▶ [EXERCISE DESCRIPTION] Go through the data below and return each line where the string "site" appears.

▶ [SUPPLIED RECORDS]
+===+

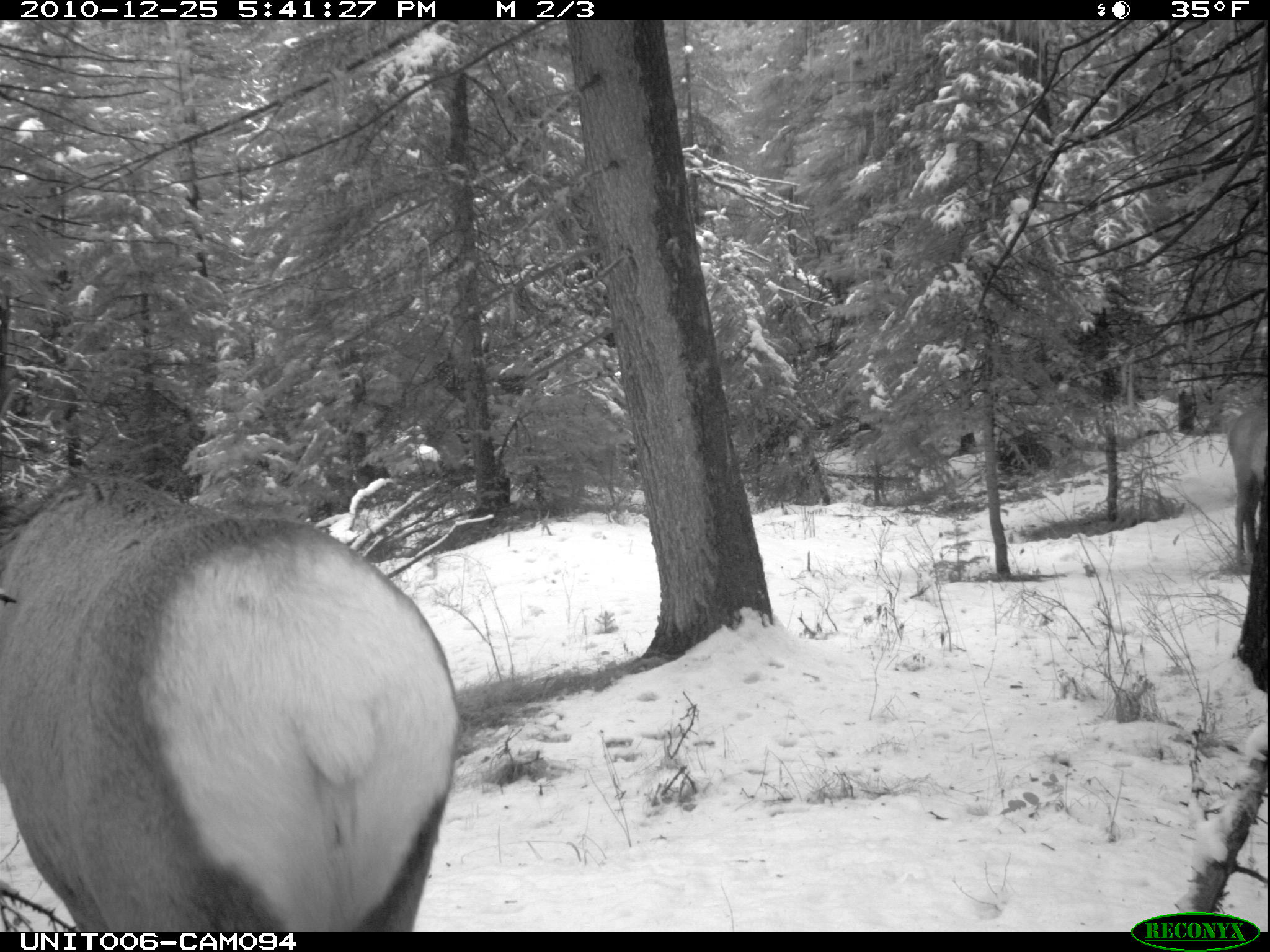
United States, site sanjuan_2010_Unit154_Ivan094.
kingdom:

+===+

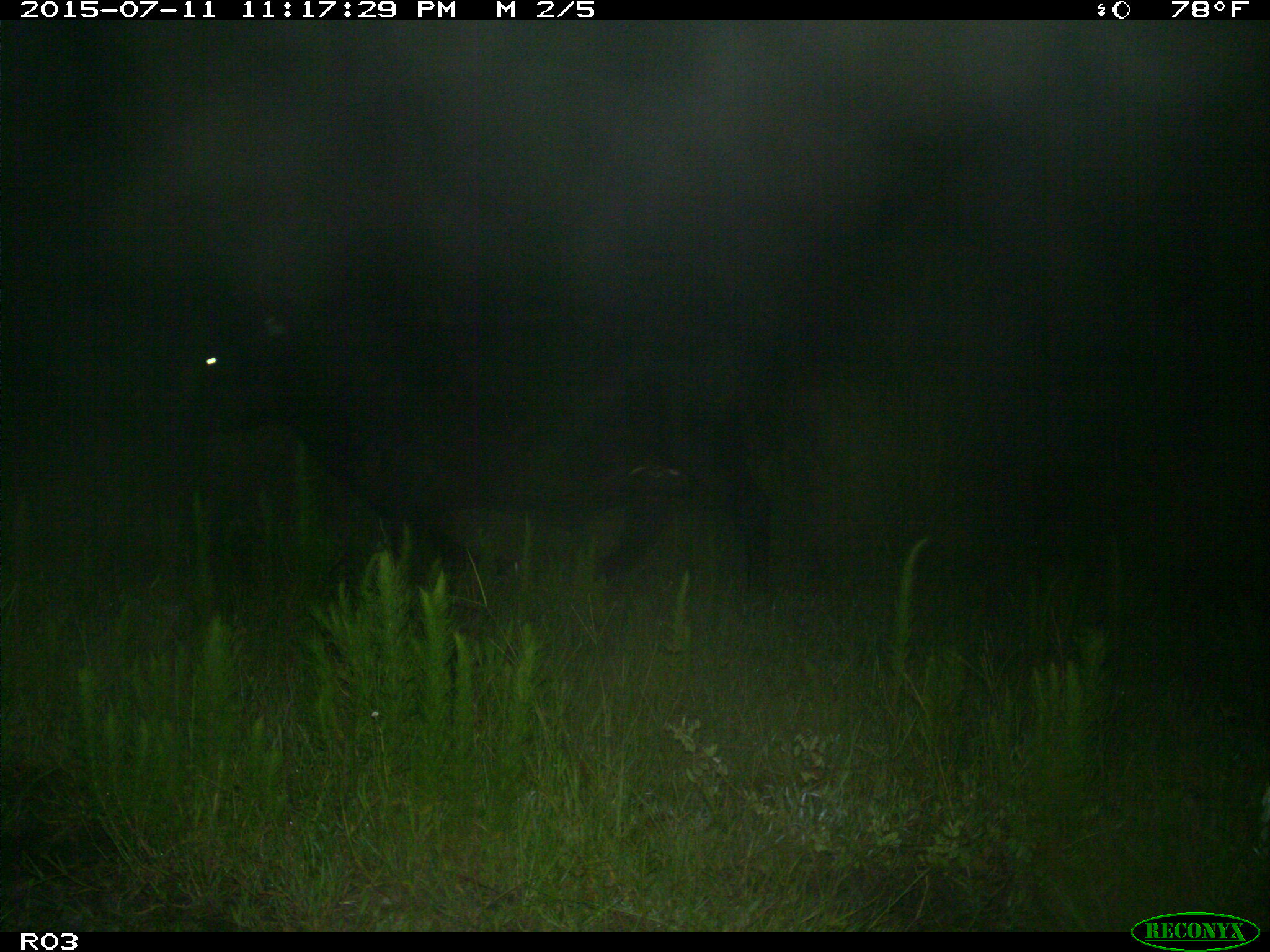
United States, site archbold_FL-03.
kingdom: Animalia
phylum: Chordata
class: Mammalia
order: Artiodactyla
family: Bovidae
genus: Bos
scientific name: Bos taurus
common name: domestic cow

+===+

▶ [TASK RESULT]
United States, site sanjuan_2010_Unit154_Ivan094.
United States, site archbold_FL-03.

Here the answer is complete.